# SOURCE EXTRACT:
——————

OPINION FILED DECEMBER 20, 1979.

THE REUBEN H. DONNELLEY CORPORATION, PLAINTIFF-APPELLANT,

v.

JOSEPH S. THOMAS, INDIV. AND D/B/A NATIONAL SECURITY SYSTEMS, DEFENDANT-APPELLEE.



APPEAL from the Circuit Court of Cook County; the Hon. MEYER H. GOLDSTEIN, Judge, presiding.

MR. JUSTICE JOHNSON DELIVERED THE OPINION OF THE COURT:

Plaintiff, Reuben H. Donnelley Corporation, obtained a default judgment against defendant, Joseph S. Thomas, and thereafter defendant filed a section 72 petition to vacate the judgment. (Ill. Rev. Stat. 1977, ch. 110, par. 72.) This petition was granted on August 4, 1978, and plaintiff appeals. The issues presented for review by plaintiff are whether the trial court abused its discretion in granting the petition and whether the court erred in not allowing plaintiff to answer defendant's petition and to have an evidentiary hearing thereon.

On July 3, 1973, defendant, doing business as National Security Systems, entered into a contract with plaintiff to purchase an advertisement in the January 1, 1974, issue of the Chicago yellow pages telephone directory. The contract stated that the advertisement would continue at the same rate in subsequent issues unless cancelled by defendant 75 days prior to the date of publication. If defendant ceased to conduct the business referred to, the entire amount to be paid for the advertisement in the current issue would be due and payable, and directory representation would be omitted from subsequent issues. The contract also contained an integration clause stating that the agreement did not include any representation not incorporated in the contract in writing. Soon thereafter, and more than 75 days before publication, defendant inquired of plaintiff as to its policy concerning billing for advertising in cases where the telephone is disconnected. Plaintiff replied in a letter stating the general policy was to discontinue billing for such advertising from the date the telephone was disconnected where the advertiser had completely gone out of business and no referral of calls was made. However, the letter stated that this policy could be modified or become inapplicable where the advertiser or an affiliated person or company continued to do business in the same or related type of trade or industry in the same general market area, and plaintiff would determine at its discretion whether a write-off for directory advertising would be made.

——————

# PARTS OF THE EXERCISE:
- 1) List every full calendar date (month, day, and year) that appears in the court opinion above.
- 2) Please translate this sentence from the court opinion into Spanish: "This petition was granted on August 4, 1978, and plaintiff appeals."

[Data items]
——————

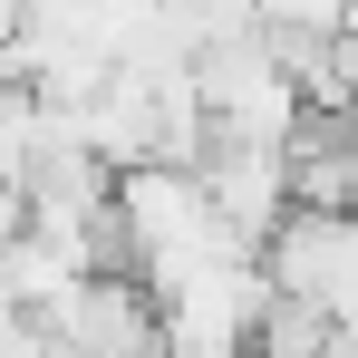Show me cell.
I'll return each mask as SVG.
<instances>
[{
    "label": "cell",
    "mask_w": 358,
    "mask_h": 358,
    "mask_svg": "<svg viewBox=\"0 0 358 358\" xmlns=\"http://www.w3.org/2000/svg\"><path fill=\"white\" fill-rule=\"evenodd\" d=\"M262 271L281 300L320 310L329 329H358V213H291L262 242Z\"/></svg>",
    "instance_id": "6da1fadb"
},
{
    "label": "cell",
    "mask_w": 358,
    "mask_h": 358,
    "mask_svg": "<svg viewBox=\"0 0 358 358\" xmlns=\"http://www.w3.org/2000/svg\"><path fill=\"white\" fill-rule=\"evenodd\" d=\"M49 339H59V358H155L165 349L155 291H145L136 271H97V281H78V291L49 310Z\"/></svg>",
    "instance_id": "7a4b0ae2"
},
{
    "label": "cell",
    "mask_w": 358,
    "mask_h": 358,
    "mask_svg": "<svg viewBox=\"0 0 358 358\" xmlns=\"http://www.w3.org/2000/svg\"><path fill=\"white\" fill-rule=\"evenodd\" d=\"M203 194H213V213H223L252 252H262V242L300 213L291 155H271V145H213V155H203Z\"/></svg>",
    "instance_id": "3957f363"
},
{
    "label": "cell",
    "mask_w": 358,
    "mask_h": 358,
    "mask_svg": "<svg viewBox=\"0 0 358 358\" xmlns=\"http://www.w3.org/2000/svg\"><path fill=\"white\" fill-rule=\"evenodd\" d=\"M320 349H329V320L300 310V300H271L262 329H252V358H320Z\"/></svg>",
    "instance_id": "277c9868"
},
{
    "label": "cell",
    "mask_w": 358,
    "mask_h": 358,
    "mask_svg": "<svg viewBox=\"0 0 358 358\" xmlns=\"http://www.w3.org/2000/svg\"><path fill=\"white\" fill-rule=\"evenodd\" d=\"M320 358H358V329H329V349Z\"/></svg>",
    "instance_id": "5b68a950"
}]
</instances>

——————

# ANSWERS TO THE EXERCISE:
- 1) December 20, 1979; August 4, 1978; July 3, 1973; January 1, 1974

- 2) Esta petición fue concedida el 4 de agosto de 1978, y la parte demandante apela.